### Document segment:
++++++++++++++++++++
# Thread: If x is congruent to a modulo n then either x is congruent to a modulo 2n or...

1. ## If x is congruent to a modulo n then either x is congruent to a modulo 2n or...

Prove the following conditional; If $\displaystyle x\equiv a \pmod n$ then either $\displaystyle x\equiv a \pmod {2n}$ or $\displaystyle x \equiv a+n \pmod {2n}$

So just fiddling with x's and a's...

$\displaystyle 14 \equiv 0 \pmod 7 \rightarrow [14 \equiv 0 \pmod{2*7} \lor 14 \equiv 0+7 \pmod{2*7}]$

$\displaystyle 8 \equiv 1 \pmod 7 \rightarrow [ 8 \equiv 1 \pmod {2*7} \lor 8 \equiv 1+7 \pmod {2*7}]$

$\displaystyle 9 \equiv 2 \pmod {7} \rightarrow [9 \equiv 2 \pmod {2*7} \lor 9 \equiv 2+7 \pmod {2*7}]$

These all look like good conditionals to me so I'm satisfied that I can write a proof.

I've tried a direct proof where I just multiply $\displaystyle (x-a)=n*q$ by 2 but that doesn't seem too profitable.

My other idea is to assume that $\displaystyle (a=0) \lor (a=k<n)$ but that doesn't seem to work out well either.
++++++++++++++++++++
[Dataset items]
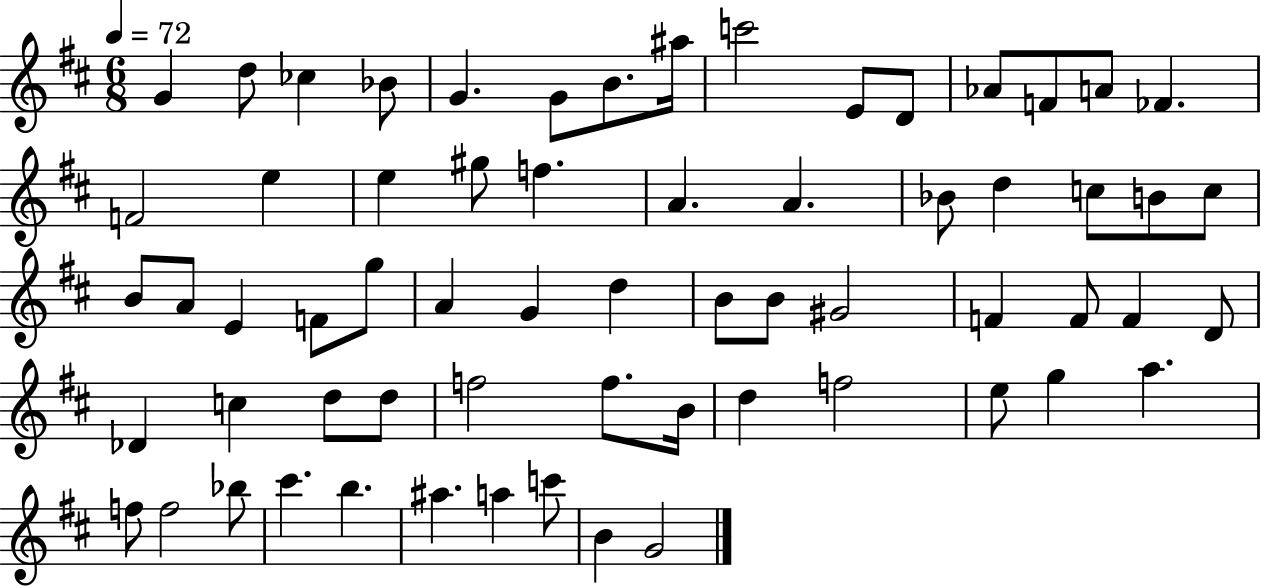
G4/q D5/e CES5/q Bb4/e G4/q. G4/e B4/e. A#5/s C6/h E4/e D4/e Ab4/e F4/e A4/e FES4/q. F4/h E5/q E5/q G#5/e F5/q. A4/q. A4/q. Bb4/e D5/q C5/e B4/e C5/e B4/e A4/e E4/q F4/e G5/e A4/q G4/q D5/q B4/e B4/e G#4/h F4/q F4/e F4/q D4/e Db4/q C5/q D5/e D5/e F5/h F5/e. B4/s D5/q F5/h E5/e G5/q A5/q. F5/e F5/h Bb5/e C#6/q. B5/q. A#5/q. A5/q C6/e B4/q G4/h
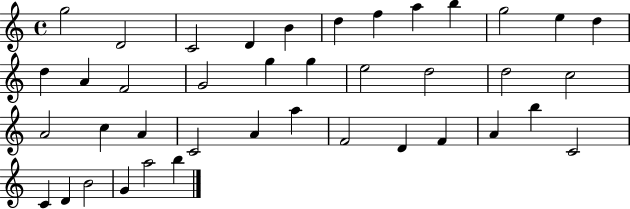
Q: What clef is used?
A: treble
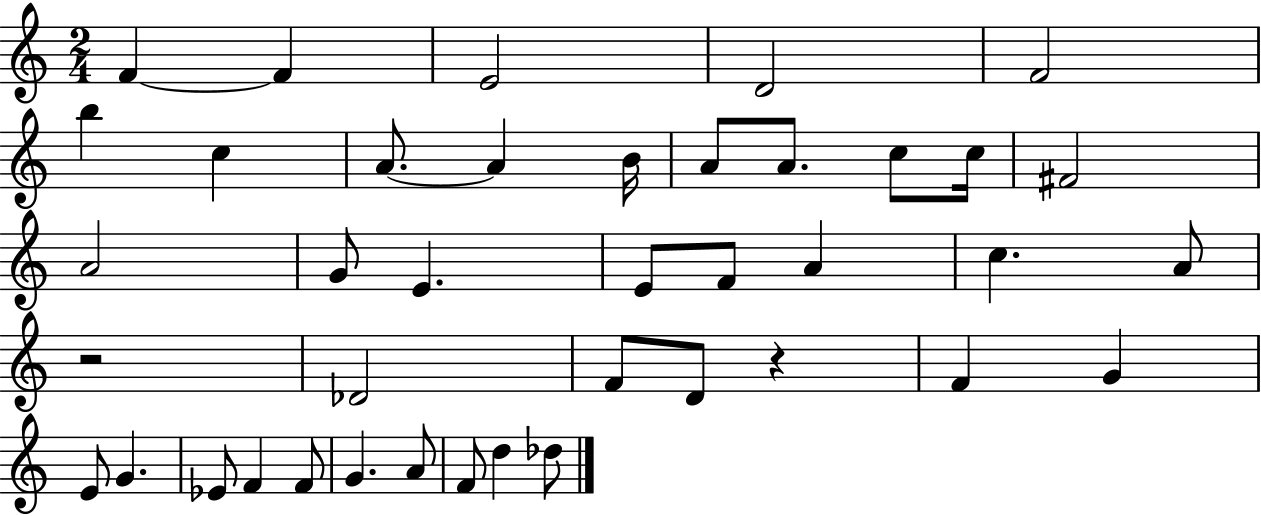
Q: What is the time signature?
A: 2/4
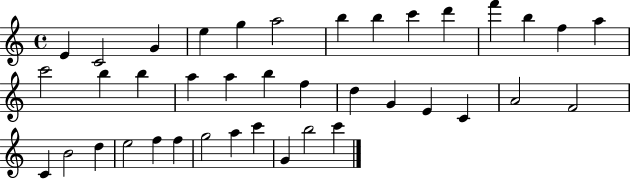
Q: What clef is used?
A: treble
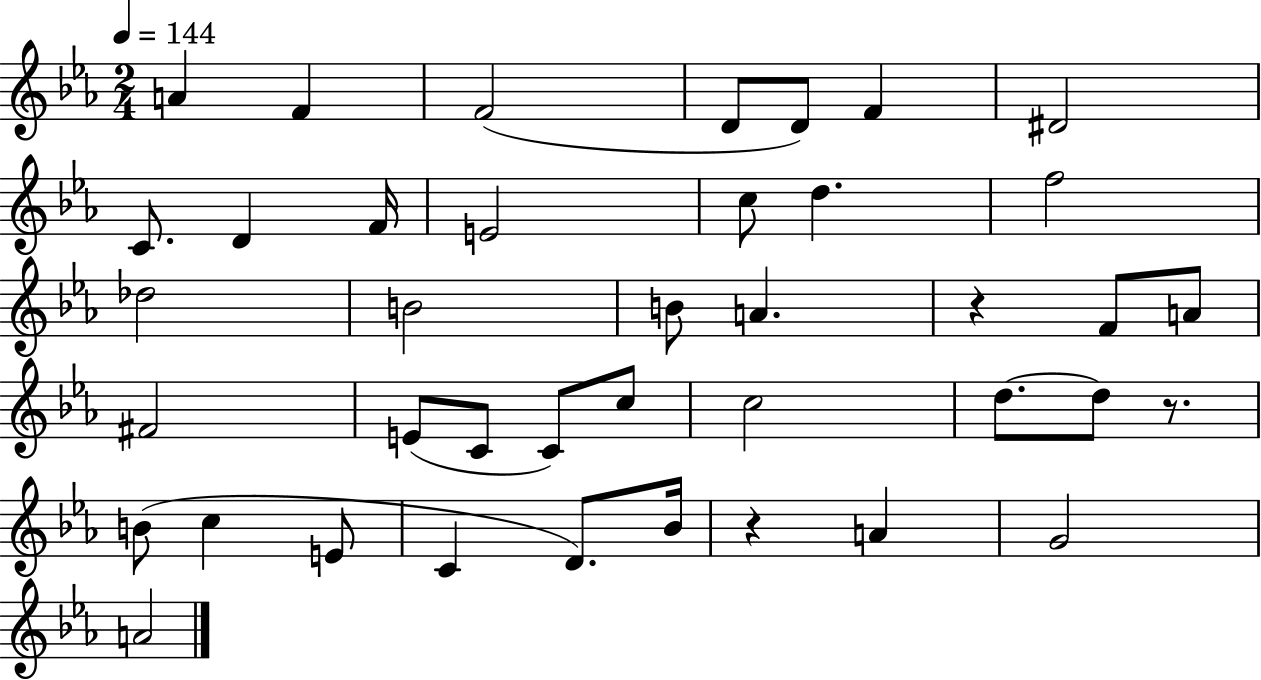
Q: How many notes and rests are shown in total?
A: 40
++++++++++++++++++++
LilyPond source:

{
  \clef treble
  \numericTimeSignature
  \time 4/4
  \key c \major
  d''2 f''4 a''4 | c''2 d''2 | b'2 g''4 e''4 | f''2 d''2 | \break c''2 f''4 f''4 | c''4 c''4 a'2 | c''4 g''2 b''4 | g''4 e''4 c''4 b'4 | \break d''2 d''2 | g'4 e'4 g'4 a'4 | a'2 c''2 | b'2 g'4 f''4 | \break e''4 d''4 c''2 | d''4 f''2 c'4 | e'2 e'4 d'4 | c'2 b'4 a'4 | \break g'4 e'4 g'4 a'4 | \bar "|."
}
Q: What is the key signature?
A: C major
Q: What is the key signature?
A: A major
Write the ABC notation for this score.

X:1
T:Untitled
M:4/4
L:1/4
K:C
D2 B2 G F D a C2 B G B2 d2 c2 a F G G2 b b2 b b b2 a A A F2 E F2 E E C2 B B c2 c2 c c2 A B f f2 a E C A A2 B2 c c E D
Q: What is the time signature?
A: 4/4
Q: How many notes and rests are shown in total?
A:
++++++++++++++++++++
### Short problem:
Continue the forum thread about congruence modulo n and modulo 2n from the point where it stops.

### Result of the task:
$\displaystyle \frac{x-0}{n}=q$

$\displaystyle x=2n(q\frac{1}{2})$

And

$\displaystyle \frac{x-k}{n}=q$

$\displaystyle x-k-n+n=n*q$

$\displaystyle x-k-n=n*q-n$

Neither of which seem too promising.

Any ideas or errors?

2. ## Re: If x is congruent to a modulo n then either x is congruent to a modulo 2n or...

Hi,
Hint: From $x\equiv a\pmod n$, there is $q\in\mathbb Z$ with $x-a=nq$. Consider the two cases q even and q odd.

3. ## Re: If x is congruent to a modulo n then either x is congruent to a modulo 2n or...

Assume $\displaystyle x\equiv a \pmod n$

$\displaystyle (x-a=qn)$

Since q is either even or odd,

$\displaystyle Let \, (q=2m) \lor (q=2m+1)$

$\displaystyle (x-a=(2m)n) \lor (x-a=(2m+1)n)$

$\displaystyle (x-a=2n(m)) \lor (x-a=2mn+1n)$

$\displaystyle (x-a=2n(m)) \lor (x-(a+n)=2n(m))$

$\displaystyle (x\equiv a \pmod{2n}) \lor (x \equiv (a+n) \pmod{2n})$

OK that looks great thanks!